*** Provided data

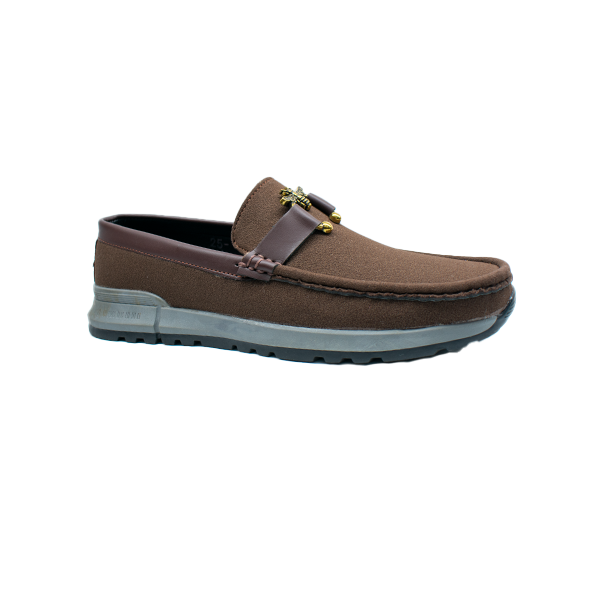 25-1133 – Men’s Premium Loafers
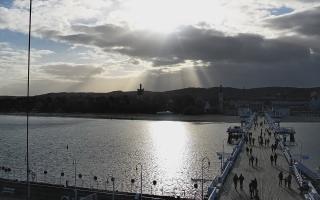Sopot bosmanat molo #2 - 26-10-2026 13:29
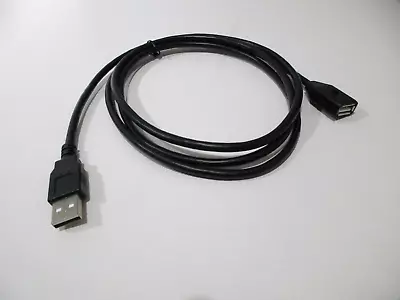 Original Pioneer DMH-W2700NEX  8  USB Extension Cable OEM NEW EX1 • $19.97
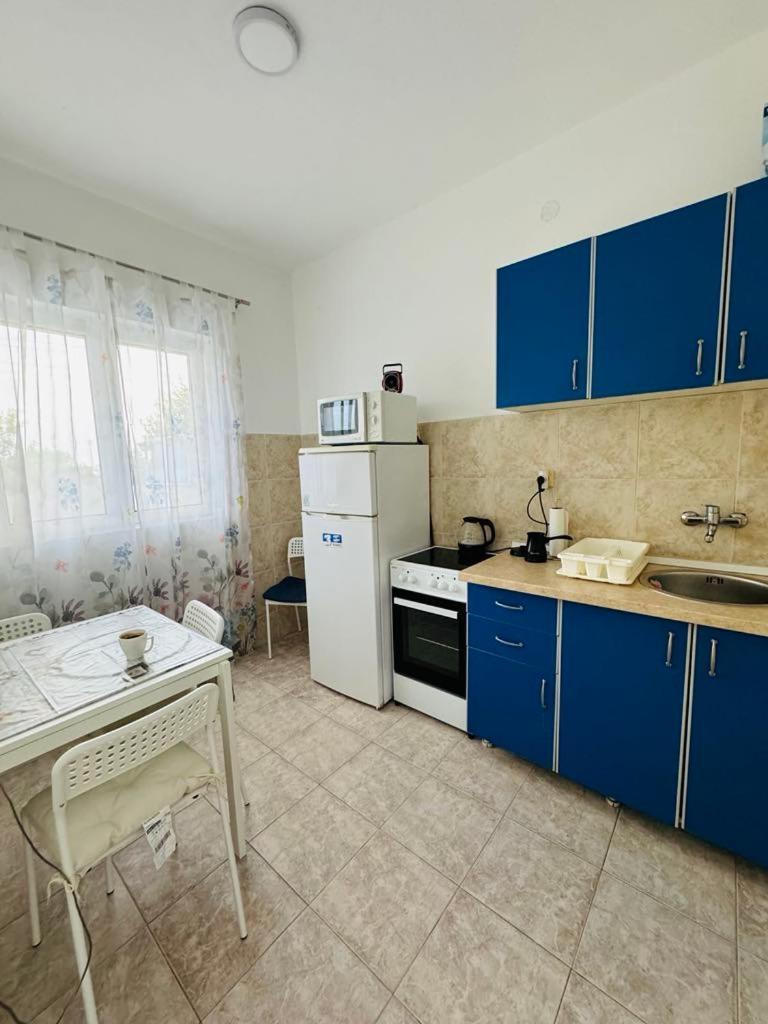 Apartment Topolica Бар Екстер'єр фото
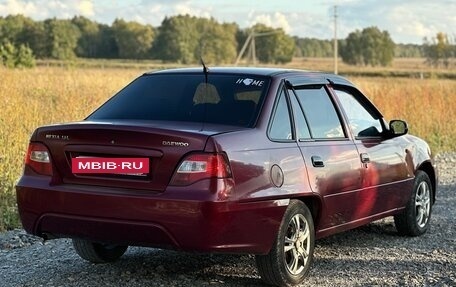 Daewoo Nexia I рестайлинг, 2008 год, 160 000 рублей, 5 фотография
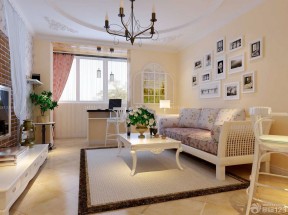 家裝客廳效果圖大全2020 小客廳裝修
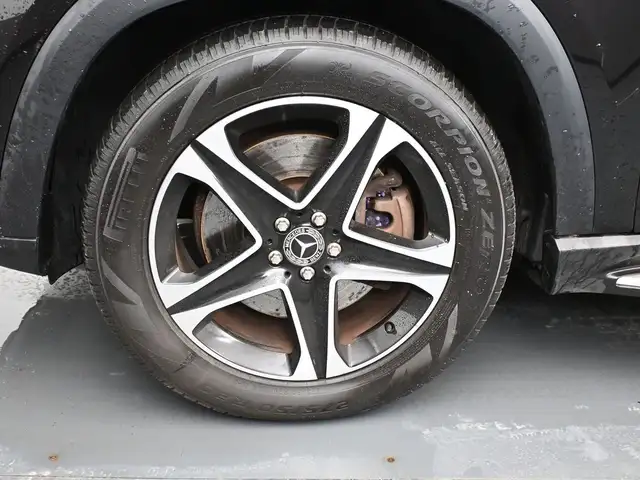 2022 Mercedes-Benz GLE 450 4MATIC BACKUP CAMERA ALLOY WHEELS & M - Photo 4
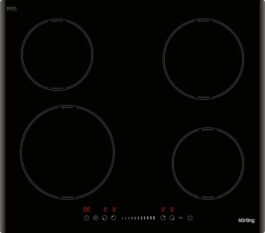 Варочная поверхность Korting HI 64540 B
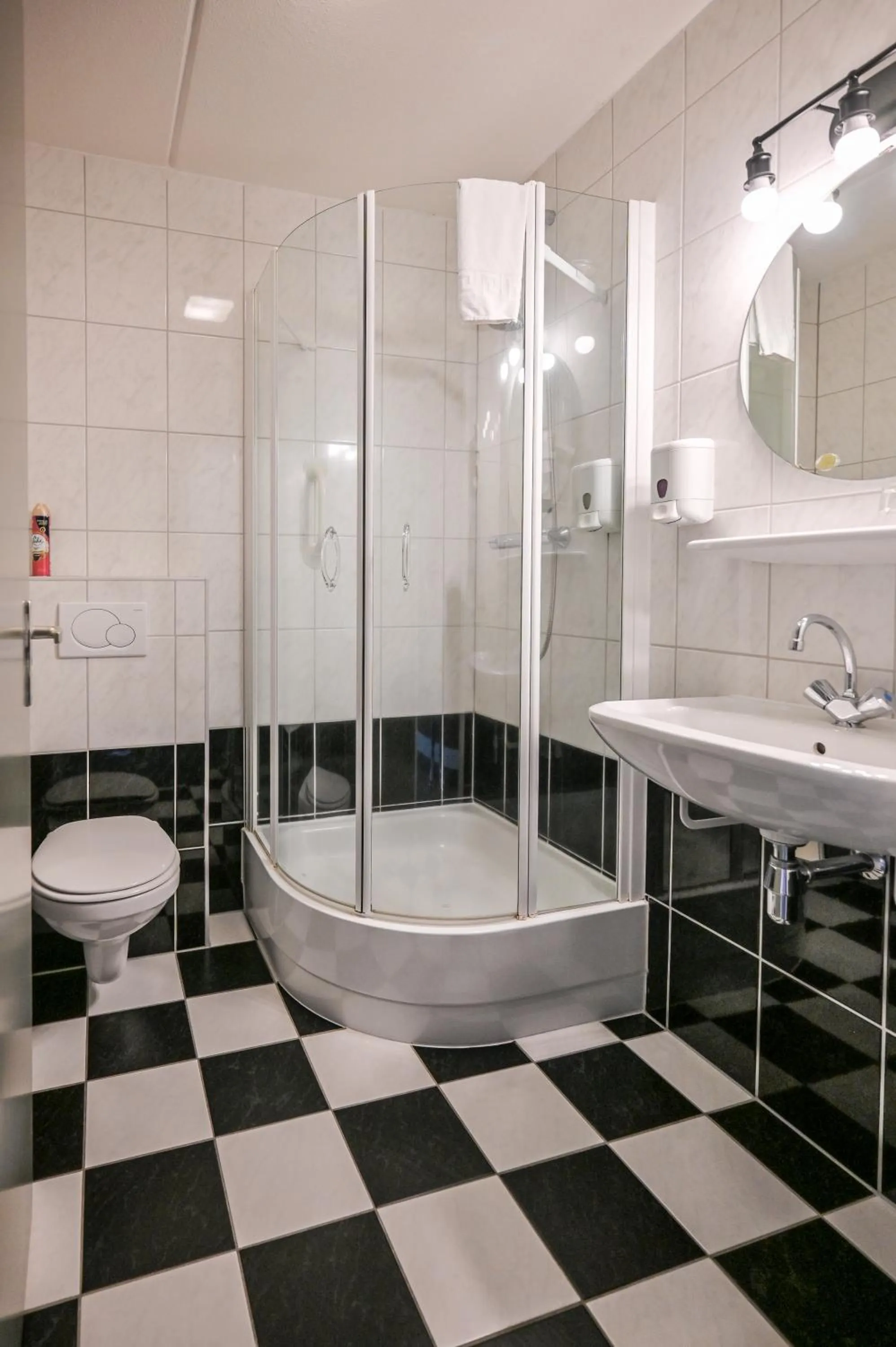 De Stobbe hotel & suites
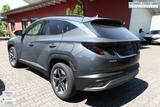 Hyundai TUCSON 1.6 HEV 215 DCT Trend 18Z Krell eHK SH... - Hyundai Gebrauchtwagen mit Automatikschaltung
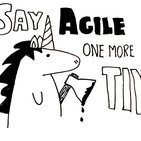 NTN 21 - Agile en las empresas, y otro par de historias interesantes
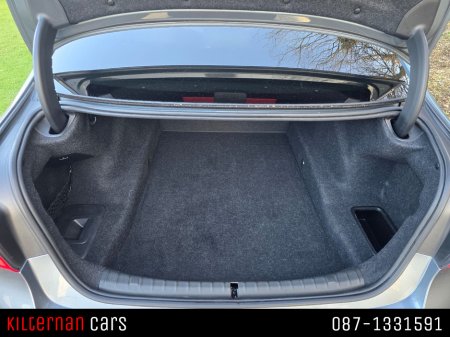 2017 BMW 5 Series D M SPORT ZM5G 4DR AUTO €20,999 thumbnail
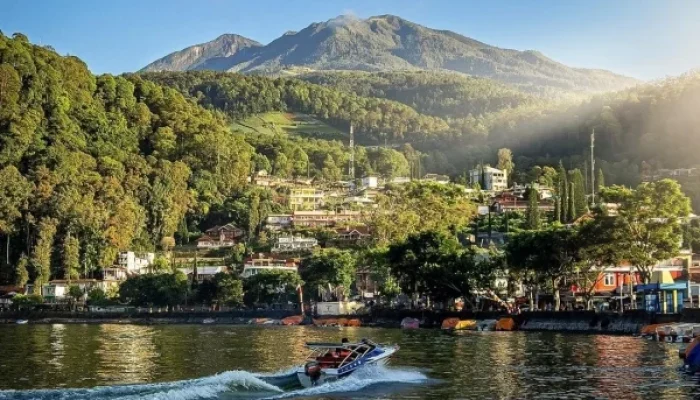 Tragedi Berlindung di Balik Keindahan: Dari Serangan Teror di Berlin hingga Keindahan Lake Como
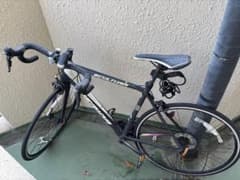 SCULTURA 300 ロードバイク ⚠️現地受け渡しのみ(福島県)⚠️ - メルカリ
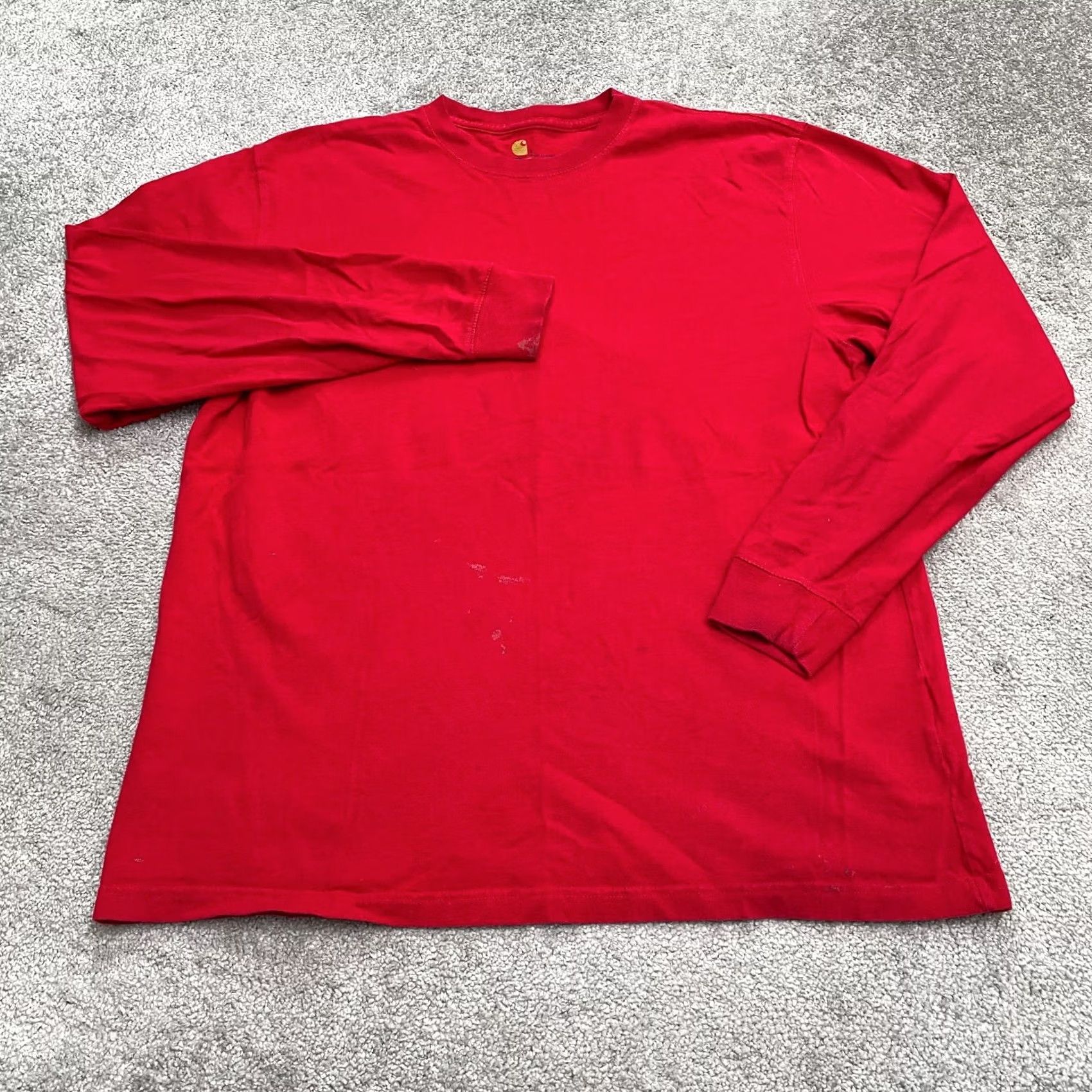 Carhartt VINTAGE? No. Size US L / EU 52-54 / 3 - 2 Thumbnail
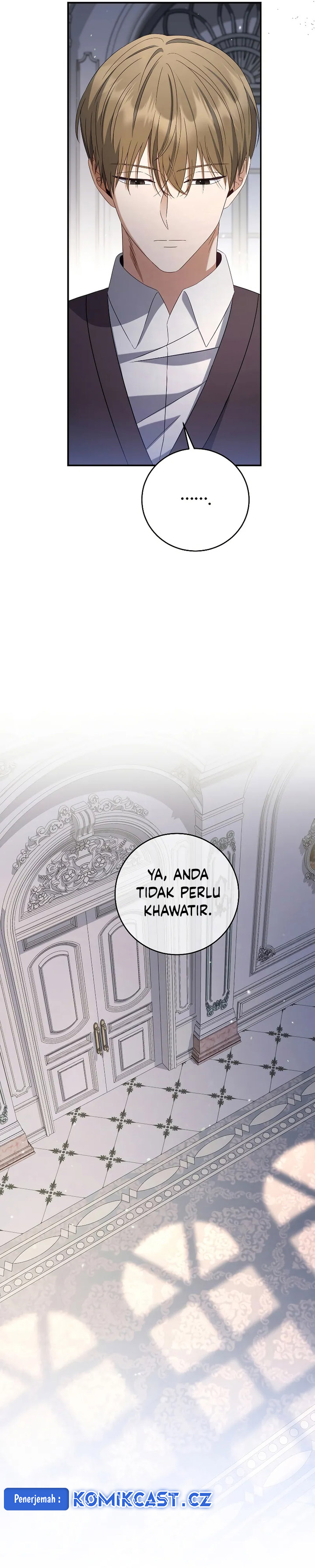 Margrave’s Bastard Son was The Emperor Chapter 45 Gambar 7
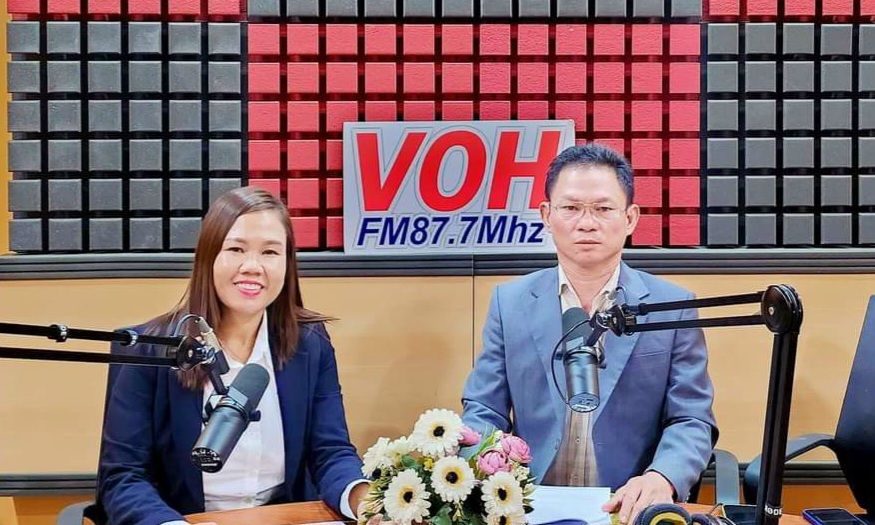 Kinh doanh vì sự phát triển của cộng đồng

******

### Problem to work on
Repeat exactly the lines above, beginning at the one containing "De Stobbe hotel & suites" and ending at the one containing "SCULTURA 300 ロードバイク ⚠️現地受け渡しのみ(福島県)⚠️ - メルカリ". Do not carry over any pictures.

### Expected answer
 De Stobbe hotel & suites
 Hyundai TUCSON 1.6 HEV 215 DCT Trend 18Z Krell eHK SH... - Hyundai Gebrauchtwagen mit Automatikschaltung
 NTN 21 - Agile en las empresas, y otro par de historias interesantes
 2017 BMW 5 Series D M SPORT ZM5G 4DR AUTO €20,999 thumbnail
 Tragedi Berlindung di Balik Keindahan: Dari Serangan Teror di Berlin hingga Keindahan Lake Como
 SCULTURA 300 ロードバイク ⚠️現地受け渡しのみ(福島県)⚠️ - メルカリ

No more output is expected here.